# TIGHT color scheme



## Kray_Z_Cat (Jun 11, 2003)

Man we may (or may not *cough* clippers will find way to be horrible again *cough*) be the worst team in the NBA in 2004 but we could very well have the tightest Uni's. Orange Silver and Black... LOTS o potential if they do it right

"The team's color scheme will include orange, black and silver, as well as a fourth color, one source said."

http://www.charlotte.com/mld/charlotte/sports/basketball/nba/charlotte_bobcats/6052556.htm


----------



## Charlotte_______ (May 18, 2003)

> Originally posted by <b>Kray_Z_Cat</b>!
> Man we may (or may not *cough* clippers will find way to be horrible again *cough*) be the worst team in the NBA in 2004 but we could very well have the tightest Uni's.

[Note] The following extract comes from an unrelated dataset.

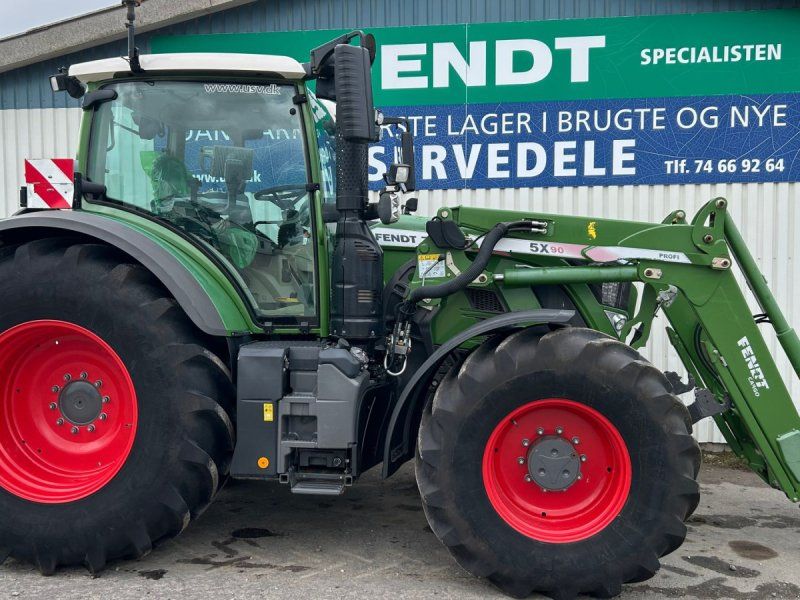 Fendt 724 Vario S4 Profi Plus Med 5X90 Frontlæsser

Orange Silver and Black... LOTS o potential if they do it right
> 
> "The team's color scheme will include orange, black and silver, as well as a fourth color, one source said."
> ...


:laugh: 

Hopefully not to much of one color.


----------



## Kray_Z_Cat (Jun 11, 2003)

yea they should have it somewhat like the Raptor's jerseys


----------



## Charlotte_______ (May 18, 2003)

Oh Oh Syracuse!


----------



## Marcus13 (Jul 17, 2002)

Those are definately some tight colors-kinda depends on what there symbol will look like


----------



## GNG (Aug 17, 2002)

Hopefully, they aren't too crowded with crap like the Raptors' and Grizzlies' original jerseys. Especially Toronto's...

But I'm anxiously awaiting these new jerseys tomorrow afternoon. They should look very nice.:yes:


----------



## cantgetright (Jun 11, 2003)

No Jersey will be available tomorrow. They are going to announce the knickname(Bobcats) and unveil the logo and mascot. The jerseys will be out probally just before the expansion draft next offseason.


----------